Amyloid-beta alters trafficking of internalized acetylcholinesterase and dextran.

Amyloid-beta (Aβ), the main peptide constituent of senile plaques, is a suspected pathogenic mediator in Alzheimer's Disease (AD). Plaques also contain acetylcholinesterase (AChE), which may promote Aβ toxicity. We previously found that Aβ increased AChE levels in neuron-like N1E.115 neuroblastoma cells by reducing AChE degradation and surface shedding.
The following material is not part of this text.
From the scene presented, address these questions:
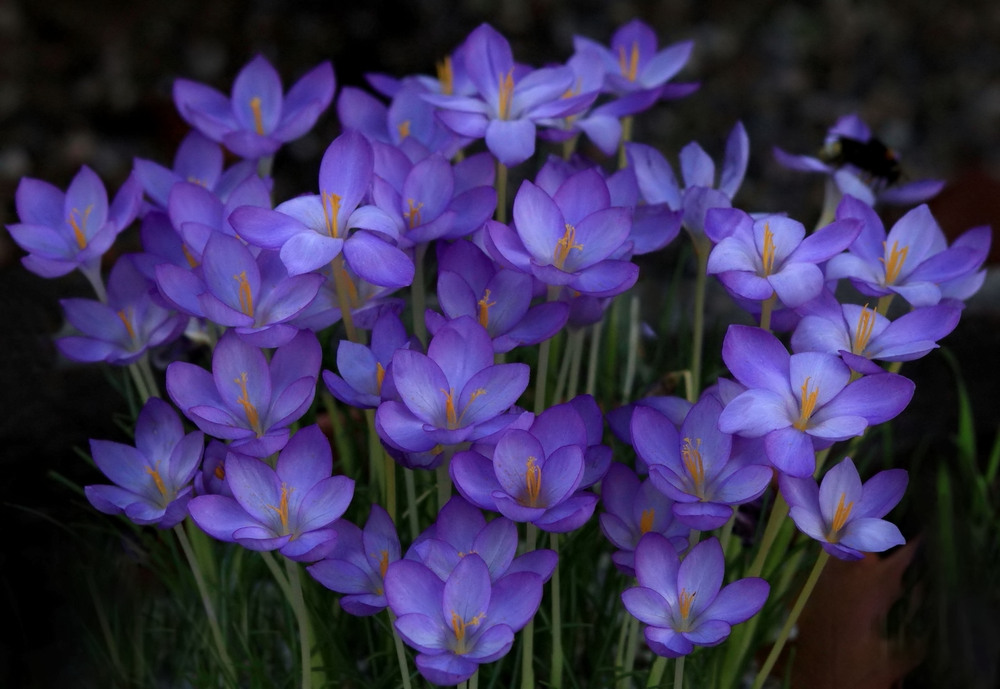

Here we show that Aβ also alters the intracellular fate of surface AChE. When surface AChE was tagged with FITC-conjugated Fasciculin II (FasII), fluorescence gradually accumulated in intracellular particles. In the presence of extracellular Aβ this accumulation increased and shifted from the juxtanuclear zone to more peripheral cytoplasm. The cytoplasmic FasII-positive structures were positive for Lysosomal-Associated Membrane Protein 1, identifying them as late endosomes and early lysosomes. Thus, surface AChE trafficked into the lysosomal compartment, but further transport was impaired. Aβ also affected the transport or disposition of fluorescent dextran, an index of pinocytosis, and caused a 60% increase in intracellular accumulation similar to the lysosomotropic effects of chloroquine. On the other hand, Aβ caused no apparent changes in clathrin- and caveolae-mediated endocytosis. Overall it appears that selective alteration of endocytic mechanisms and an accumulation of organelles containing improperly processed substrates might contribute to the neuronal damage associated with age and disease-related accumulation of neurotoxic Aβ in the human brain.